§ What you will do:
Repeat word for word the part of the vine balance article between "Many aspects of" and "weights this year.", inclusive.

Rathfinny Wine Estate

Assessing Vine Balance

Many aspects of our daily lives are focused on achieving some sort of balance. Balancing obligations at work and home, our diets, our accounts or if you’re anything like me – balancing the washing up next to the kitchen sink like the leaning tower of Pisa. In the vineyard, when we talk about ‘vine balance’ we’re focused on the relationship between the leaves, shoots, roots and fruit on the vines. However, what determines ‘balance’ can differ depending on the climate, variety and even wine style which means it can be hard to define – that’s why we’ve been recording pruning weights this year. 

Grapevines are natural climbers and if left to their own devices they can produce lots of foliage, so viticulturists often find themselves in a push and pull situation. We want to ensure there is enough effective canopy to ripen the grapes but not so much that it is detrimental to the potential quantity or quality of the fruit. This was controlled initially through the selection of our site, varieties, clones, rootstocks, training methods and planting density; then adjusted throughout the year starting at pruning followed by trimming, defoliating or removing fruit.

§ Information given:
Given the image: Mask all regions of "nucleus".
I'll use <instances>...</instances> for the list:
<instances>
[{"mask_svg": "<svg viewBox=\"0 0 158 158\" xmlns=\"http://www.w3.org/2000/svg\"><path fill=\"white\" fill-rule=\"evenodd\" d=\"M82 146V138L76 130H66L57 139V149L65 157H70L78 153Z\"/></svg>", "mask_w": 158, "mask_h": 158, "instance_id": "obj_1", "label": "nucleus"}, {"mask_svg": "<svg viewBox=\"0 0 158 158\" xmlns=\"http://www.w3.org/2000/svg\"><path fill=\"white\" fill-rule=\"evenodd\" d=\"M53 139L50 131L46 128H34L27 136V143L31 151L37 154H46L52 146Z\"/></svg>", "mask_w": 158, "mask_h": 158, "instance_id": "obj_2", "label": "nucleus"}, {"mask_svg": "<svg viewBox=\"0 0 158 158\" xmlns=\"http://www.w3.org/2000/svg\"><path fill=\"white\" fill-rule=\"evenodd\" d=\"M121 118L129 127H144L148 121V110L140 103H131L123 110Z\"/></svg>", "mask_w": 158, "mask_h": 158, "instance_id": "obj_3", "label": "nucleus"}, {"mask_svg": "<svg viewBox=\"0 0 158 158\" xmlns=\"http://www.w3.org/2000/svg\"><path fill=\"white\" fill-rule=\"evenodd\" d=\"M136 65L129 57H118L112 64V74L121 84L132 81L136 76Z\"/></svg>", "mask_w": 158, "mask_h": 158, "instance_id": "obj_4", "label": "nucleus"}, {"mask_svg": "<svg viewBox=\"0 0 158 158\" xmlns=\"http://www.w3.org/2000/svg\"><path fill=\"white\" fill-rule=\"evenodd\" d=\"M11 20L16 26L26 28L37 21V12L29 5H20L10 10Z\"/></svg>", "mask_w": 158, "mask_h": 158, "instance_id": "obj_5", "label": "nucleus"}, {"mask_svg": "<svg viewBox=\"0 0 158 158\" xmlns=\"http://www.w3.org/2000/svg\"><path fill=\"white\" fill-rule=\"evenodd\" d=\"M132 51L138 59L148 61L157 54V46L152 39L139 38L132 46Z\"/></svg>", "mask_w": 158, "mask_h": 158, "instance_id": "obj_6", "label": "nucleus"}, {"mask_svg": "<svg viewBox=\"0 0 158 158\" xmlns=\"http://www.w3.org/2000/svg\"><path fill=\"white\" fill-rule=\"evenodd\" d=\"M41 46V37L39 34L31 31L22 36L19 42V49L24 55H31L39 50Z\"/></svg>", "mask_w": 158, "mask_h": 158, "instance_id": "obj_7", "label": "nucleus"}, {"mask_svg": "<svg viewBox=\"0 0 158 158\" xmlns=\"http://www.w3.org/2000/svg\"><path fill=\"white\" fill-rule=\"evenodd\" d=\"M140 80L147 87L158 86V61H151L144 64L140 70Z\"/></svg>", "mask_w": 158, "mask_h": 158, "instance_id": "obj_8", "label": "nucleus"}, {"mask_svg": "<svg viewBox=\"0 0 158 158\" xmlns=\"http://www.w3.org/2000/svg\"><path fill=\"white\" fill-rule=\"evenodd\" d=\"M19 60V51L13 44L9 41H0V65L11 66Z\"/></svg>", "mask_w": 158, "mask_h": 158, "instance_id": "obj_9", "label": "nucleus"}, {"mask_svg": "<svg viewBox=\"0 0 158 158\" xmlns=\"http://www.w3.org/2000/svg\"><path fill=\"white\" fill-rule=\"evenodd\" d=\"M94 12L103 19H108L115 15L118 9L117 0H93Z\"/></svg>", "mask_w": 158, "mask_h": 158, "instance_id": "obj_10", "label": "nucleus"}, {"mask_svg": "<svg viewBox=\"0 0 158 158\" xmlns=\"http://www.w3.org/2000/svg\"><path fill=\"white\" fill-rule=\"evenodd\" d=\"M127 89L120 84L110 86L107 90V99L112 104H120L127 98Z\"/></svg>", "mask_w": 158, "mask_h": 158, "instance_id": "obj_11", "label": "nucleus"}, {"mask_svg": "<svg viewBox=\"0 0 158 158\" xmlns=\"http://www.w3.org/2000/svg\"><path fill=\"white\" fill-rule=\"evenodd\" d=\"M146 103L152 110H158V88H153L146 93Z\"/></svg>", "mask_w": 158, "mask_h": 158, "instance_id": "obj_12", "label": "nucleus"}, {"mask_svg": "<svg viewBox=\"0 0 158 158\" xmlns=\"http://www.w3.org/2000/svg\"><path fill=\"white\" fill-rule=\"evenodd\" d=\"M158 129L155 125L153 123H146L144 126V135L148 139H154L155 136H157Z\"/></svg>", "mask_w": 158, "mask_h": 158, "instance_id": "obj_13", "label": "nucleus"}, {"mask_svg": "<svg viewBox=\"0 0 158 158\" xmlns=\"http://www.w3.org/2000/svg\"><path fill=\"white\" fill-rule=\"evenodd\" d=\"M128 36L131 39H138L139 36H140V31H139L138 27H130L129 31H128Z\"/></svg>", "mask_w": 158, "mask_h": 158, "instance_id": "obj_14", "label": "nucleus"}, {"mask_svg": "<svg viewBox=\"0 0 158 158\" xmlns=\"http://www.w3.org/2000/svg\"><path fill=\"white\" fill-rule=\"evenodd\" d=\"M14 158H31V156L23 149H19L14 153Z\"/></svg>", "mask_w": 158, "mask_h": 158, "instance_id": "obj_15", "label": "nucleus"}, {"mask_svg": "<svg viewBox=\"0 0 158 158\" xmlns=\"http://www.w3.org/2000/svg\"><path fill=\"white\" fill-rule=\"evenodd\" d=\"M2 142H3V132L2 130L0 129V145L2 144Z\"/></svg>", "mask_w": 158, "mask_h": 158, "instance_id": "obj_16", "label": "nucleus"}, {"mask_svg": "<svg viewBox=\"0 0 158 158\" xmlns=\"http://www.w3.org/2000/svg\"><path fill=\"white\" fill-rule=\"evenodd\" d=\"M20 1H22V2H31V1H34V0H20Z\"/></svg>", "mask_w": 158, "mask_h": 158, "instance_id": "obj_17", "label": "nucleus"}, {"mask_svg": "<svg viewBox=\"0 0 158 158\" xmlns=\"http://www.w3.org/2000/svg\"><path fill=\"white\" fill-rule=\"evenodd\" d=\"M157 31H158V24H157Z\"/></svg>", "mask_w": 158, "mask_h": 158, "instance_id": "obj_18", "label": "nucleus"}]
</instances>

§ Task output:
Many aspects of our daily lives are focused on achieving some sort of balance. Balancing obligations at work and home, our diets, our accounts or if you’re anything like me – balancing the washing up next to the kitchen sink like the leaning tower of Pisa. In the vineyard, when we talk about ‘vine balance’ we’re focused on the relationship between the leaves, shoots, roots and fruit on the vines. However, what determines ‘balance’ can differ depending on the climate, variety and even wine style which means it can be hard to define – that’s why we’ve been recording pruning weights this year.